Betaine levels in the plasma were measured using HPLC, because we thought that NMR might not be sensitive enough to detect betaine levels in plasma. The HPLC method is based on Ganzera et al. (20) with minor modifications. First, 50 µL plasma was added to 50 µL of 100 mmol/L KH₂PO₄. This sample was added to 900 µL derivatizing solution containing 66 mg 18-Crown-6 and 1390 mg 2,4'-dibromoacetophenone in 100 mL acetonitrile. Samples were heated at 80°C for 60 min, allowed to cool for 5 min, and centrifuged at 2000 x g; 5 min at room temperature. Samples were analyzed on a Waters HLPC system equipped with a LC spectrophotometer, a 717 Wisp autosampler, and a 600E system controller and were quantitated using Millennium software. Separation was achieved using a Supelcosil LC-SCX column (250 x 4.6 mm, 5 µm) and a mobile phase consisting of a 70:30 mix of methanol and 25 mmol/L choline chloride (pH 2) with a flow rate of 0.8 mL/min and a detection wavelength of 454 nm. Results obtained by the 2 analytical techniques for betaine quantification yielded comparable results for samples from the same animal.

    Plasma Hcy. Samples were prepared and analyzed for plasma Hcy by HPLC as described by Vester and Rasmussen (21).

Statistical analysis

For the initial exploratory experiment (study 1), means were compared with 1-way ANOVA followed by Tukey's post hoc test. Comparisons between groups in Study 2 were assessed by general linear model with the independent factors being the maternal and pups' diet and the pups' age as well as the interaction between these factors. When significant interaction was found between treatments, pairwise comparisons were made using Tukey's post hoc test. The relationship between plasma betaine concentration and tissue betaine concentrations was analyzed by linear regression. Growth rates in study 2 were determined by fitting an exponential growth curve to the mass data for individual rats. For all statistical analyses, P < 0.05 was considered significant with the exception of growth rates that were compared by overlapping 95% CI. When necessary, prior to conducting ANOVA, data were log transformed to normalize residuals. Values presented are means ± SD.

	Results

TOP ABSTRACT Introduction Materials and Methods Results Discussion LITERATURE CITED

 
Study 1 (nonpurified diet)

The nonpurified diet contained 20 µmol/g betaine (mean of 3 separate determinations measured by NMR). Tissue betaine was low until pups were weaned, at which point liver and kidney betaine contents increased markedly (Fig. 2). Betaine levels in liver and kidney peaked at d 28 (1 wk postweaning) to d 42 and began declining by d 56. Heart betaine had a small but sustained increase, whereas brain betaine content decreased continually during the experiment (Fig. 2).

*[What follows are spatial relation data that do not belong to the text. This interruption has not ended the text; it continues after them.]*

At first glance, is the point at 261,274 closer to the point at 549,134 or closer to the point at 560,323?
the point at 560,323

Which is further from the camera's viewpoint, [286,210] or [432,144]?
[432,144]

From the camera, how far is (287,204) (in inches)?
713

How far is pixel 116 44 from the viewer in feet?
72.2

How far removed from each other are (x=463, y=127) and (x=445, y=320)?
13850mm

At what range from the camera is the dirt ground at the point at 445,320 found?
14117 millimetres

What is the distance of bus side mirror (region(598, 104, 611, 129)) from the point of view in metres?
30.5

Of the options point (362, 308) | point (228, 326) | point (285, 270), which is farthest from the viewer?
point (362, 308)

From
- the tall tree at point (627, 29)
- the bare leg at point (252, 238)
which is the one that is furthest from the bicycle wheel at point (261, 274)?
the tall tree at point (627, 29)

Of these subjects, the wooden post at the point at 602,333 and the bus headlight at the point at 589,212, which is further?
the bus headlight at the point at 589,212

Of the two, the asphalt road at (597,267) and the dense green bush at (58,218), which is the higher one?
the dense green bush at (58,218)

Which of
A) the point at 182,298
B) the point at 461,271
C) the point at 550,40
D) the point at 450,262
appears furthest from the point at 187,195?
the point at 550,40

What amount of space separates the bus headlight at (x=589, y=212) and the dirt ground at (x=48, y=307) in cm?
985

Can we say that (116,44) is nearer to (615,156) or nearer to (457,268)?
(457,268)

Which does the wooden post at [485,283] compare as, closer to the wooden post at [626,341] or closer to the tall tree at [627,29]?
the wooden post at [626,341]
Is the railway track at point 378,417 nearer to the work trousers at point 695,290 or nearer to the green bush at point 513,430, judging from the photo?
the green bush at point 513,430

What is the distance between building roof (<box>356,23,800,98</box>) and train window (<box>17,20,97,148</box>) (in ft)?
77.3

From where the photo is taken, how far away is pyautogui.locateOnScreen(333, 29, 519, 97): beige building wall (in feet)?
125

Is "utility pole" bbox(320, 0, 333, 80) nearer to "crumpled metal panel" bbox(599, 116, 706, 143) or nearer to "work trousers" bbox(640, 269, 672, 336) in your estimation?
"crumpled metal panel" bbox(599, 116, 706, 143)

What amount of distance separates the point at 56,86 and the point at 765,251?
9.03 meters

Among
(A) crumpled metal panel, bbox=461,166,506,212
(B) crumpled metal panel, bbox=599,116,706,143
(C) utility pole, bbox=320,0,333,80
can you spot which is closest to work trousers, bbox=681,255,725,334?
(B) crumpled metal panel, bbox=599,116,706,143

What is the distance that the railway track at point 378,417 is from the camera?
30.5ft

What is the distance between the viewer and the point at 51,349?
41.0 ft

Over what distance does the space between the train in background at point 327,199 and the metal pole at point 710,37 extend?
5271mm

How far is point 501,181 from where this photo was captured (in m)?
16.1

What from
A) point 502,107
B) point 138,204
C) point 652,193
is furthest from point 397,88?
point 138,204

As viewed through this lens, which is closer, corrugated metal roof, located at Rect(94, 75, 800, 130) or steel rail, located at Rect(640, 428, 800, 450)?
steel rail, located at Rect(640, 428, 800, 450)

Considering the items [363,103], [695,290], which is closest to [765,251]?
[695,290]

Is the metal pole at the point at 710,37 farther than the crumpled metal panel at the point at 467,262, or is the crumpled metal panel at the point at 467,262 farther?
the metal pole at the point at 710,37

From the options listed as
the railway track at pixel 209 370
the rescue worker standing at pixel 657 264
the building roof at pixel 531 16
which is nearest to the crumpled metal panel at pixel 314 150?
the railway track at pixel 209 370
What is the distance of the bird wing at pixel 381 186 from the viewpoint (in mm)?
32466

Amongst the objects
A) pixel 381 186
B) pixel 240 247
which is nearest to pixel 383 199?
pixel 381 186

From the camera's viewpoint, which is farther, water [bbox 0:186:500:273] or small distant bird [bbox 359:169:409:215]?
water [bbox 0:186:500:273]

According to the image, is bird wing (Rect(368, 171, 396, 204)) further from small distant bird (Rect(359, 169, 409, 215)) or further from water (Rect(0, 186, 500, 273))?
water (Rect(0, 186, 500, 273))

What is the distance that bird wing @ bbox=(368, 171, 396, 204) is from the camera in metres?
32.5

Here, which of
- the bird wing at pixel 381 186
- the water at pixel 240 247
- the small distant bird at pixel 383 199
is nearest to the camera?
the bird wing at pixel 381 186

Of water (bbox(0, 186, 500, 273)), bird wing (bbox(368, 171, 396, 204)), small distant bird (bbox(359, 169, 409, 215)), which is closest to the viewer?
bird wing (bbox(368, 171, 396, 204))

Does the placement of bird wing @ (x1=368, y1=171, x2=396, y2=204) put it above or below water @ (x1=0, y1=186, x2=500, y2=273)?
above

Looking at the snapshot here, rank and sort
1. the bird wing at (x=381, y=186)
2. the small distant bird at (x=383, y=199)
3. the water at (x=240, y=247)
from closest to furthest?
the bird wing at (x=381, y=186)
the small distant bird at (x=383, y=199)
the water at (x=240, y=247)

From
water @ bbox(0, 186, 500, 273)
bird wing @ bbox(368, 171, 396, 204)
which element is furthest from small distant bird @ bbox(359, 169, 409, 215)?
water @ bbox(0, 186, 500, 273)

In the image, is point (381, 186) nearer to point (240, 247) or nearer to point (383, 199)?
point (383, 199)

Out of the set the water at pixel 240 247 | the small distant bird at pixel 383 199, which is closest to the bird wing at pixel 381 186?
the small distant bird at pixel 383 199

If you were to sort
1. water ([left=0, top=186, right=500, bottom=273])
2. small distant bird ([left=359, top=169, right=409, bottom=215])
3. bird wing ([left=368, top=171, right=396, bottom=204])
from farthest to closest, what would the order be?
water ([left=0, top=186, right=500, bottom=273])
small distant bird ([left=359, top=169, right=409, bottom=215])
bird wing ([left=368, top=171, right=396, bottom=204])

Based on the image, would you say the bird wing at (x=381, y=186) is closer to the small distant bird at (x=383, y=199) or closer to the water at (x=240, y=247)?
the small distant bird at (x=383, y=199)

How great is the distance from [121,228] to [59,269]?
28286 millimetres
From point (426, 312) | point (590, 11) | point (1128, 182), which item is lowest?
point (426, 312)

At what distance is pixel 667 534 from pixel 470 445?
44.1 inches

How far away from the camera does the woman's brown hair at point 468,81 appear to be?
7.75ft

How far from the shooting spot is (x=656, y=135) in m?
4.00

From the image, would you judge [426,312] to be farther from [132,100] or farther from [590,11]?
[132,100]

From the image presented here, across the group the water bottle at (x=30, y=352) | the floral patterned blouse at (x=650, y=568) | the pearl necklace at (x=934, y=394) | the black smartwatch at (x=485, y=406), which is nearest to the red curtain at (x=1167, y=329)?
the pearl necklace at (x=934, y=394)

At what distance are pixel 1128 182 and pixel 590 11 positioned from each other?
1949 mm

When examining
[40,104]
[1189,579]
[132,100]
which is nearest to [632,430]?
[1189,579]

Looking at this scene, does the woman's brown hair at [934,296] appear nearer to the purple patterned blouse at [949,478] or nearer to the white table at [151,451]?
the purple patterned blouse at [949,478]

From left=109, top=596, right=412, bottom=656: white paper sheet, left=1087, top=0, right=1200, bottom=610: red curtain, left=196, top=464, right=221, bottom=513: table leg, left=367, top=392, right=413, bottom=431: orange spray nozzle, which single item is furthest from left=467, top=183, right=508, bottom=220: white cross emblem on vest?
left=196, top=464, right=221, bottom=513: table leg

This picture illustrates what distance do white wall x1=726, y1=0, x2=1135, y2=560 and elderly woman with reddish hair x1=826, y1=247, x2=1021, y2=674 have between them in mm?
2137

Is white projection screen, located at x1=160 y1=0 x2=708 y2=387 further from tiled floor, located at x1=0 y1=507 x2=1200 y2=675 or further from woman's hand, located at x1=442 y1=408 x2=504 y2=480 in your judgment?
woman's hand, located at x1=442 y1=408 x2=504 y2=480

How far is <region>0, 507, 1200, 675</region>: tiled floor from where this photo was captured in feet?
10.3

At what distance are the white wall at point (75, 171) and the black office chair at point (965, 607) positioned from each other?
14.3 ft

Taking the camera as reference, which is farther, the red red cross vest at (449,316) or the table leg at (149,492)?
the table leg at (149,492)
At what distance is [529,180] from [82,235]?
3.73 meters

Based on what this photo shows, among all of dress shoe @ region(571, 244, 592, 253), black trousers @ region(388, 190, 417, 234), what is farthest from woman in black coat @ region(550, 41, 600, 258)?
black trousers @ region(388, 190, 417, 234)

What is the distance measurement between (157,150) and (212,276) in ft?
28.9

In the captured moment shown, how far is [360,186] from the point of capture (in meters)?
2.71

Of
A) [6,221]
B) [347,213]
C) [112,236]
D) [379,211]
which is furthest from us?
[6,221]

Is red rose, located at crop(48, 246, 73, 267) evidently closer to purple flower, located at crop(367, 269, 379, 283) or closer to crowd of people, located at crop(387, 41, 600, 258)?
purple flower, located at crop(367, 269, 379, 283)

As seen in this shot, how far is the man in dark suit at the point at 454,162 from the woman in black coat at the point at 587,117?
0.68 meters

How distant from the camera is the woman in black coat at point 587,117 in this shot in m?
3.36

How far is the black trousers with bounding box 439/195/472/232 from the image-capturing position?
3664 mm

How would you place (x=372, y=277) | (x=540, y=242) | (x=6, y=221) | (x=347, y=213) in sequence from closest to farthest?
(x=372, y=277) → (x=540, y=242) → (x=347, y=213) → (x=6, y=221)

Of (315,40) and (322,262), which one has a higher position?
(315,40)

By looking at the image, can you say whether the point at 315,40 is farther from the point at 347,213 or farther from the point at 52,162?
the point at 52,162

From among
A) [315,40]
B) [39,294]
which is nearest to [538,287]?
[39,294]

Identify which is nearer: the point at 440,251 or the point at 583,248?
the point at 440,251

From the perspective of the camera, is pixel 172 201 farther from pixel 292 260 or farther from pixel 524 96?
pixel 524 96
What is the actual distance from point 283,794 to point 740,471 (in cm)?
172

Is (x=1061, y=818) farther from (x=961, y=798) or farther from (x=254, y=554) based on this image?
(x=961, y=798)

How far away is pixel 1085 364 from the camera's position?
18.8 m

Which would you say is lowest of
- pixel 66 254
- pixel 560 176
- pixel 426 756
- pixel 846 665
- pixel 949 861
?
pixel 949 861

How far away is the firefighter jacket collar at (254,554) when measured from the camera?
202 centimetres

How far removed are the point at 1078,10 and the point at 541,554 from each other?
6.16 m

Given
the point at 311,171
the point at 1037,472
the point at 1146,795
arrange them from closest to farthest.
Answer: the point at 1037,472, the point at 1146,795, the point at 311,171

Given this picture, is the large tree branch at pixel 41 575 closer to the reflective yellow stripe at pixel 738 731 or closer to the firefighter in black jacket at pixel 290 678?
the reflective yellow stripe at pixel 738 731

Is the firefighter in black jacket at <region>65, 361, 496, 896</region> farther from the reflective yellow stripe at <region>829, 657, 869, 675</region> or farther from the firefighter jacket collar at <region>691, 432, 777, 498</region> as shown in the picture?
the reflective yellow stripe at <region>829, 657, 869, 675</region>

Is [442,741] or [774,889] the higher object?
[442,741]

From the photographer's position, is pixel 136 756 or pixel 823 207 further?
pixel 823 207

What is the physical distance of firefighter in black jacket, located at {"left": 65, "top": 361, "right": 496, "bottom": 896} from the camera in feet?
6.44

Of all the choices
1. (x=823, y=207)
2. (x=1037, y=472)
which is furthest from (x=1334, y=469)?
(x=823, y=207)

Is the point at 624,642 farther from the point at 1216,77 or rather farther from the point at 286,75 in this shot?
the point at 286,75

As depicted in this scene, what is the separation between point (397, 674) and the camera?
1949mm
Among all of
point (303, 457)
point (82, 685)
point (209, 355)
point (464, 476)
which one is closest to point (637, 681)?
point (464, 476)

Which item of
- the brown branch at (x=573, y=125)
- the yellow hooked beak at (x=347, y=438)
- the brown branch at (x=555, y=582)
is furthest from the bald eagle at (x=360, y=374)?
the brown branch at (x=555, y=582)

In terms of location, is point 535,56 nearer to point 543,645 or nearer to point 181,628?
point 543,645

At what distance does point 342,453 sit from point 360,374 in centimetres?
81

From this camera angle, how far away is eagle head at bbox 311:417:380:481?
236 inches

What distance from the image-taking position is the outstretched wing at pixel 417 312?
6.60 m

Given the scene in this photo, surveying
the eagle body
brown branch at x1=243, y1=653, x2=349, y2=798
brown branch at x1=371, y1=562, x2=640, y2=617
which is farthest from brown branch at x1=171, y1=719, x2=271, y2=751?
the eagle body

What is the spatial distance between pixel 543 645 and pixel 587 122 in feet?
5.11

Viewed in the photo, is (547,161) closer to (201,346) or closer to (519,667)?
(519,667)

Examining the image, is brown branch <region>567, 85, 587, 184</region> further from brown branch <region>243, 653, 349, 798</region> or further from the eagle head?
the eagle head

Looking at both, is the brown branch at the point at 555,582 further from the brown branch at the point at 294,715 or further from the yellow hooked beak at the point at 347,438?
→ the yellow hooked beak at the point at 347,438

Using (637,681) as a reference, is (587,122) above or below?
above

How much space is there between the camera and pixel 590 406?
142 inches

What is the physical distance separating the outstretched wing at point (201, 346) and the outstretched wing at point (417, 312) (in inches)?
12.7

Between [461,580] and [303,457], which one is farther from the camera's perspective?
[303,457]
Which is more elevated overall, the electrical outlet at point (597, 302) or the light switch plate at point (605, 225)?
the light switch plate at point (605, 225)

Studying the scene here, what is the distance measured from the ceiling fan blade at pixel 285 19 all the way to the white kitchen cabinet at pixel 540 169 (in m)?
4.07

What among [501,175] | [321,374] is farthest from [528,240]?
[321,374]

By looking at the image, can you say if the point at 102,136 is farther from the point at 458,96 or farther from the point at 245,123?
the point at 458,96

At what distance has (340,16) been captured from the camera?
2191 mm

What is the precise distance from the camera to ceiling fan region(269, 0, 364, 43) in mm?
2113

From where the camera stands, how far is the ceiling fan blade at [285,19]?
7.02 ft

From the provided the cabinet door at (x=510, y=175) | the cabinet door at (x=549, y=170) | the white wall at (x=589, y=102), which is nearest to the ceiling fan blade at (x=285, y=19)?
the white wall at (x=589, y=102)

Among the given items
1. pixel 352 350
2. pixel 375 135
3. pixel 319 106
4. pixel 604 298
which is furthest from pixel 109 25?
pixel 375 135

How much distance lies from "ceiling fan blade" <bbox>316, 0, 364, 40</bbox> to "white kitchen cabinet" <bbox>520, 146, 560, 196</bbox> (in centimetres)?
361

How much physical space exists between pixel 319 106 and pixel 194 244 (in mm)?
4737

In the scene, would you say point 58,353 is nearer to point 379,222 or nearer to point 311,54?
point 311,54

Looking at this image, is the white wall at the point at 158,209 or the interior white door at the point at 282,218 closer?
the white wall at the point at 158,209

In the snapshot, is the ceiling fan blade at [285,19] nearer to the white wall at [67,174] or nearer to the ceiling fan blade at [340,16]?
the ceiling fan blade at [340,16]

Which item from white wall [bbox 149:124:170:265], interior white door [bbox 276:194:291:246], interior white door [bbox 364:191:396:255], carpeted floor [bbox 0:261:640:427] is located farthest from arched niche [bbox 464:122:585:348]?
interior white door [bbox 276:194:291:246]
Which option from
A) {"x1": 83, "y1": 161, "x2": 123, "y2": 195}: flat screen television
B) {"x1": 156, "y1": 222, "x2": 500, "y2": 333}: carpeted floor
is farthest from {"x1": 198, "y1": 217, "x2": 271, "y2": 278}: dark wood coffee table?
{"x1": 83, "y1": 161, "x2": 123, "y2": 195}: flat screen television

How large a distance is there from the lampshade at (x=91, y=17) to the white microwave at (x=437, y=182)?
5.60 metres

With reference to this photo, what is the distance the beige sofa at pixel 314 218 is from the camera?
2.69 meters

View larger version (11K): [in this window] [in a new window]   FIGURE 2  Tissue betaine content in developing rats weaned to nonpurified diet. Values are means ± SD, n = 3. Means without a common letter differ, P < 0.05 (ANOVA).

Having shown that Sprague-Dawley rats had a temporally transient increase in betaine when fed a nonpurified diet, which is a substantial source of betaine, we conducted all further experiments on rats fed a purified diet.

    Growth rates. The diets did not affect the growth rate of rats as determined by fitting data to an exponential curve (P < 0.001; r² 0.93 for all; data not shown). The growth rates of pups in the 4 groups ranged from 4.8 to 5.5%/d.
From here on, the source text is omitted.